Monday, August 08, 2005

It Pays to Glaze

(This is the third of four stories from YAB Editor-in-Chief Chris Condon’s “Island in the YAB” vacation. Enjoy.)

Leave it to Chris to make the recreational…well, trainwrecreational.

There’s a lot to do in the week leading up to a wedding. There are tuxedos to pick up, bags to pack, dinners to rehearse, tuxedos to alter, shopping to do, work to tie up, tuxedos to try on, bills to pay, passports to find, tuxedos to dry clean after playing roller hockey in them, toasts to prepare, churches to go to.Just kidding, honey. I knew right where my passport was.

This leaves that final round of pesky schoolwork somewhere on the list of priorities between “organizing my new sock drawer” and “actually writing down a list of priorities.” And while it would have been nice to focus all my energy on planning the wedding, it appeared that I had a few more deadlines to meet in that whole “pursuing one’s further education” initiative prior to the vows.


Hi, I’m Chris Condon, a Slacker Extraordinaire. Nice to meet you.

One by one, though, I was finding clever ways to slide in an hour or two to knock papers/assignments/tests off the academic docket (acadocket) Coming back to work to pound out a page or two on the legitimacy of a firm’s business model became commonplace. Resorting to returning to Random Run for some much-needed internet connectivity to e-mail group members. Or, my personal favorite – making up presentations as I go along, and watching in amazement as my professor and classmates are oddly entranced with my rapid fire deliveries.

One paper in particular, however, continued to elude my grasp as the big day drew near. It was nothing special – just a 10 page case analysis on Krispy Kreme Doughnuts. Apparently, in a prior state of sanity, I told my professor I would turn said paper in on time – the Wednesday after the wedding for class. Gulp.

This one just didn’t want to be written. I tried to convince myself that doughnuts should be incentive enough to write a paper, but unable to find an actual doughnut button on the keyboard (whereby a pastry is jettisoned from the DVD drive), I had a half-written paper by the time I boarded the plane for St. Lucia.

Rather than kicking back to the bland romantic comedy Fever Pitch, I typed furiously, convinced I would complete my work before the plane touched down.
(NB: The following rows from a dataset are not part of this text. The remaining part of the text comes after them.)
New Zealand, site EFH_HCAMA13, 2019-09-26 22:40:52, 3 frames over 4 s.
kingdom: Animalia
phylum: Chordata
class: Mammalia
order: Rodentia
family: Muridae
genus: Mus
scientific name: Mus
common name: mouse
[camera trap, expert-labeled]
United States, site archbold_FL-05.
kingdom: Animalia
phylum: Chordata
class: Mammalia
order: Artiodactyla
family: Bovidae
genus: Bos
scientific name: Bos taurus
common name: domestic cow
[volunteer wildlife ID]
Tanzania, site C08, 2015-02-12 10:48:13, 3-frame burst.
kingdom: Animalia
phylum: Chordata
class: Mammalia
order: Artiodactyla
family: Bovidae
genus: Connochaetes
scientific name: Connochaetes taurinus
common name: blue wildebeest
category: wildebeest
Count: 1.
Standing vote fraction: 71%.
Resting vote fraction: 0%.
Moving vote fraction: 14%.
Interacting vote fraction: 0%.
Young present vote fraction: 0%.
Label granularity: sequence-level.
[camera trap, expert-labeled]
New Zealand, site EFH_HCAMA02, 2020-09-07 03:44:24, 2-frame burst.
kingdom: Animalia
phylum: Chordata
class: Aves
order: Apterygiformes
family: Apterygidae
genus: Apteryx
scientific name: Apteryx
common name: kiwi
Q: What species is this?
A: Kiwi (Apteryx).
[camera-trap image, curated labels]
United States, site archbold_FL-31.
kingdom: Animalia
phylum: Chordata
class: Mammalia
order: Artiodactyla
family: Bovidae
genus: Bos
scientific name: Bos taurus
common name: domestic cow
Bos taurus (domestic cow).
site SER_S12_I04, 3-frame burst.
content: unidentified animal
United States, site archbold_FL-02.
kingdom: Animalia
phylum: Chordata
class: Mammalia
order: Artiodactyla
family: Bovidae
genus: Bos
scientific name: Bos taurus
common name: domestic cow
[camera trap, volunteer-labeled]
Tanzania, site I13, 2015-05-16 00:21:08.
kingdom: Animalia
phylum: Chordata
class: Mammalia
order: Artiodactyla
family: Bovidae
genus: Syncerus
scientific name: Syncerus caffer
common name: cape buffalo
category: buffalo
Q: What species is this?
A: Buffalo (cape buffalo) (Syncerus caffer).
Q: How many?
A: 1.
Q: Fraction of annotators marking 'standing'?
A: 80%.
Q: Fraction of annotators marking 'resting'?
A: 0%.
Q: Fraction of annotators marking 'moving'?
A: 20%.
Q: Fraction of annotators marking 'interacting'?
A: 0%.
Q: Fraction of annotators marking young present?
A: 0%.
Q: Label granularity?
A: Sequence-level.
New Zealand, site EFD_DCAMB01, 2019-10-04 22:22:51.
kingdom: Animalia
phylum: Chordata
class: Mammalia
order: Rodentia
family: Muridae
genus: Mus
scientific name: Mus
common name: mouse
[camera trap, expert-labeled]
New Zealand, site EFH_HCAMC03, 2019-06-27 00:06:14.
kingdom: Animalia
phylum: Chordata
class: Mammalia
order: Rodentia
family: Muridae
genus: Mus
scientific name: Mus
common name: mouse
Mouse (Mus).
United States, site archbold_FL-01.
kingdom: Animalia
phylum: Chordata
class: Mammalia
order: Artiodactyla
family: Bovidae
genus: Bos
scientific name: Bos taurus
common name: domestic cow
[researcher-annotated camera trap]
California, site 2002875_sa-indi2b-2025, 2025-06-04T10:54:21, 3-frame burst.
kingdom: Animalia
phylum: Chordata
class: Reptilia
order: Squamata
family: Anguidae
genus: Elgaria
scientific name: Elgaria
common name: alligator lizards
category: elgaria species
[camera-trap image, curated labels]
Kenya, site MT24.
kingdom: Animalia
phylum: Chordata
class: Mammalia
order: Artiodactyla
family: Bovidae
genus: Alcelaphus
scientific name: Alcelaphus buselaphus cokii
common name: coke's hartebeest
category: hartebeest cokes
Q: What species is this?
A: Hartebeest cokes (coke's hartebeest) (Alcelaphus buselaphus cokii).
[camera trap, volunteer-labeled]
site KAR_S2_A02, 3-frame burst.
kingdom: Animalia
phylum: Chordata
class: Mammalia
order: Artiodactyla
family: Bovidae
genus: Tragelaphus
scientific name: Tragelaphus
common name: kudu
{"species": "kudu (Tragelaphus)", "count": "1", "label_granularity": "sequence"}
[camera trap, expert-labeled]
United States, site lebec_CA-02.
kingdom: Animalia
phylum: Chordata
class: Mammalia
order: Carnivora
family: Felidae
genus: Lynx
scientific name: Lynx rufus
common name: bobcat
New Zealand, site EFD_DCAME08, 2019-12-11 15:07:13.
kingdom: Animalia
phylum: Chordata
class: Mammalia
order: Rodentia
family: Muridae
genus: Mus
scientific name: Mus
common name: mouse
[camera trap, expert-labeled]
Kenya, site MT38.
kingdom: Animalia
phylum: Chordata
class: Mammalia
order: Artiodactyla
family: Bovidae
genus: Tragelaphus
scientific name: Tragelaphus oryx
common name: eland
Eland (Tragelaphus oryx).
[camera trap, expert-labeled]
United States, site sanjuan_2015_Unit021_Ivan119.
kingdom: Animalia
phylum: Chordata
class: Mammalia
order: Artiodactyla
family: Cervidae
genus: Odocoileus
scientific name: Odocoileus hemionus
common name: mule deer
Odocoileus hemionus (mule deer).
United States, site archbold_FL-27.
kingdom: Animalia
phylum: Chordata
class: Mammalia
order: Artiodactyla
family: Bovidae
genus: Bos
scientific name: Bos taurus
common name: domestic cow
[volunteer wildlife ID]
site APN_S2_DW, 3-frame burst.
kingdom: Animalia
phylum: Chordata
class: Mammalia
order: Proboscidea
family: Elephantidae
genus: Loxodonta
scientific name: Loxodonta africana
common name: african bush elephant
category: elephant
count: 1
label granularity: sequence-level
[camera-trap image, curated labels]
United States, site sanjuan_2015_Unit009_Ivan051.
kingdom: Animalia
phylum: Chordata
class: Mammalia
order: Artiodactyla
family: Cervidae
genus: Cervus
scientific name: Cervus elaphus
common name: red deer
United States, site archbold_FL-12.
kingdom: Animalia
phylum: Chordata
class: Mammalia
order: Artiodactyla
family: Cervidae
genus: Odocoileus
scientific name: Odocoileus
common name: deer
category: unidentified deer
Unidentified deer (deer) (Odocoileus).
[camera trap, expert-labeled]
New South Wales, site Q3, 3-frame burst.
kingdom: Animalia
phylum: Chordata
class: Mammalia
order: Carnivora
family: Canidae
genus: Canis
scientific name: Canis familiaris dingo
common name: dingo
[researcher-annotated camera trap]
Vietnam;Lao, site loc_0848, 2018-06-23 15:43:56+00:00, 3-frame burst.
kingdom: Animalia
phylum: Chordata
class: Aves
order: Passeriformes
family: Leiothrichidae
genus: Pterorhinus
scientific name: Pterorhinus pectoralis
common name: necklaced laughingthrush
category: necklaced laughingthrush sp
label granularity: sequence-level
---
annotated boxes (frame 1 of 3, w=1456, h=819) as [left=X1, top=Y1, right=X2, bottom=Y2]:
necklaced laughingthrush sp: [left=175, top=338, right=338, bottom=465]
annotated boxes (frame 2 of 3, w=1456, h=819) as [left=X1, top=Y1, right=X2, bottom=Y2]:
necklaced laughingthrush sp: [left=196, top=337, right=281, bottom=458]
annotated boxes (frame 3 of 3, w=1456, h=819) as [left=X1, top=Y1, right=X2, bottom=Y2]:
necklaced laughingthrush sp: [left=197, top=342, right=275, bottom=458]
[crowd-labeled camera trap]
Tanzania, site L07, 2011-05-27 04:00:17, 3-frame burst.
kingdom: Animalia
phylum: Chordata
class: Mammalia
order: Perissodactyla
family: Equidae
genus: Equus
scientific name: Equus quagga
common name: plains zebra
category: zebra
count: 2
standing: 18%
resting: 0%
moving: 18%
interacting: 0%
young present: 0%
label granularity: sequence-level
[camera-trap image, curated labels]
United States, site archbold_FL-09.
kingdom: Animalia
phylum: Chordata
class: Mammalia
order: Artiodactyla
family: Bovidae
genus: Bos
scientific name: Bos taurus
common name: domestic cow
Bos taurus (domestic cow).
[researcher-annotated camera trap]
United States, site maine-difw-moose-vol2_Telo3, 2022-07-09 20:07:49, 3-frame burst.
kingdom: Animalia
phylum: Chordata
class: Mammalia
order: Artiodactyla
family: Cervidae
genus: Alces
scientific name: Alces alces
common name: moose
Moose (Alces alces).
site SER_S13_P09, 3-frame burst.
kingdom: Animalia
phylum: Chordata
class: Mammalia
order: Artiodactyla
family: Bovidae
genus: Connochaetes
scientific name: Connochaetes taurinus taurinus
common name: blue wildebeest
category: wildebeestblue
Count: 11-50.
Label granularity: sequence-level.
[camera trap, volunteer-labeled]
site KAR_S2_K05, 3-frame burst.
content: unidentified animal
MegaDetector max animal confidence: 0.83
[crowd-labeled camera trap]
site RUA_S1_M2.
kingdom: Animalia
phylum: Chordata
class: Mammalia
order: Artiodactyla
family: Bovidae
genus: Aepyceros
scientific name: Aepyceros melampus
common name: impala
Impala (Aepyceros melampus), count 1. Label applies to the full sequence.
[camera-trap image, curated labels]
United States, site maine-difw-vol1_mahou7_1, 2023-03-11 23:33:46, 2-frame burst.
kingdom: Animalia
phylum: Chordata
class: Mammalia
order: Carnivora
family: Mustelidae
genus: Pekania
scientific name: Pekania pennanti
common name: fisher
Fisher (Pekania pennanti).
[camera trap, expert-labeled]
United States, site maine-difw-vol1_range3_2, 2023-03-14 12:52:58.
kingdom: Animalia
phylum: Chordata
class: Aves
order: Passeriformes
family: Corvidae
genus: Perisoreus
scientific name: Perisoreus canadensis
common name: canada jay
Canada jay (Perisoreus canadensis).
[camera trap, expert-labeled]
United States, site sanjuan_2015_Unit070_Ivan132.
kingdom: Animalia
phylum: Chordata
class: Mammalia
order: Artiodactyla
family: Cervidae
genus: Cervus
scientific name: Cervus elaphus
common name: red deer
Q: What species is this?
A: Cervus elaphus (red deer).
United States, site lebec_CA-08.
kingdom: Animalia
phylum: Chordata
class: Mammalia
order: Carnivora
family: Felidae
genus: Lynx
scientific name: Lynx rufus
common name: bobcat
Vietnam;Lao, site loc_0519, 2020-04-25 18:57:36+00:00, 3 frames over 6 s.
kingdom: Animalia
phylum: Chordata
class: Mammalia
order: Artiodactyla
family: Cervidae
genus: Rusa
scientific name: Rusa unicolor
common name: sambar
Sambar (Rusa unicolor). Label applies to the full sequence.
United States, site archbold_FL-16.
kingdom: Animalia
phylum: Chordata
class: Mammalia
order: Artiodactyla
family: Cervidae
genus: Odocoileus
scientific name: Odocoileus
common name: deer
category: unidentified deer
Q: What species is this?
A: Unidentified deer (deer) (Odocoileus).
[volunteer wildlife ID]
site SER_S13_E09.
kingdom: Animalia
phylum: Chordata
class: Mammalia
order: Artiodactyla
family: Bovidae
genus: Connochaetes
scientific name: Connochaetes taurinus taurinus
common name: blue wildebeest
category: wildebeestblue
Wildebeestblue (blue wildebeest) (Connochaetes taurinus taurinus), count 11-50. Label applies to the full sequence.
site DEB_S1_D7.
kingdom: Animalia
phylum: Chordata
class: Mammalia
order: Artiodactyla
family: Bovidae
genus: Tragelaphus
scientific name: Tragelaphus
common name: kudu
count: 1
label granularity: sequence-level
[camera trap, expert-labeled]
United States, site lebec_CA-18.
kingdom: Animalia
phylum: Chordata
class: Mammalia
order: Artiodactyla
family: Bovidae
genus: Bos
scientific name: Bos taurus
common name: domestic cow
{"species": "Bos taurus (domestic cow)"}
This, my friends, was the easy part.

Getting a computer file from a laptop to the United States from St. Lucia via the Internet? This, my friends, is the hard part.

St. Lucia has Internet, don’t get me wrong. And from my limited usage of their system, I would go so far as to say it was even “high-speed.” But when Internet time costs 3 minutes for a dollar, there’s no time to take it out for a test drive.

The Sandals Regency Business Center has two computers, and in the vein of Harford, we’ll name them Diablo and I Hate You. All I need to do is transfer the file on my flash drive to one of the aforementioned computers, open up an email, and send Krispy Kreme on his chocolate frosted way.

Oh, so computers in the Sandals Regency Business Center don’t understand USB Flash Drive technology? Ah, no problem, the concierge desk prescribes I put the paper on a CD and transfer it to the desktop that way. Great! 5 dollars and a trip to the Photo Desk later, my beloved writings have been transferred and are ready for deployment. Let’s try our inept duo once more.

Diablo has access to the Internet, but a CD drive that can’t read CDs.
I Hate You has a CD drive that is functional, but has a down Internet connection.

Diablo! I Hate You!

After much soul searching and hand wringing, I was finally able to send my paper from the cushy desk of the resort’s IT Manager. Phew.

And that, children, is how the mighty Chris vanquished technology of yore into the dark night…all in the name of doughnuts.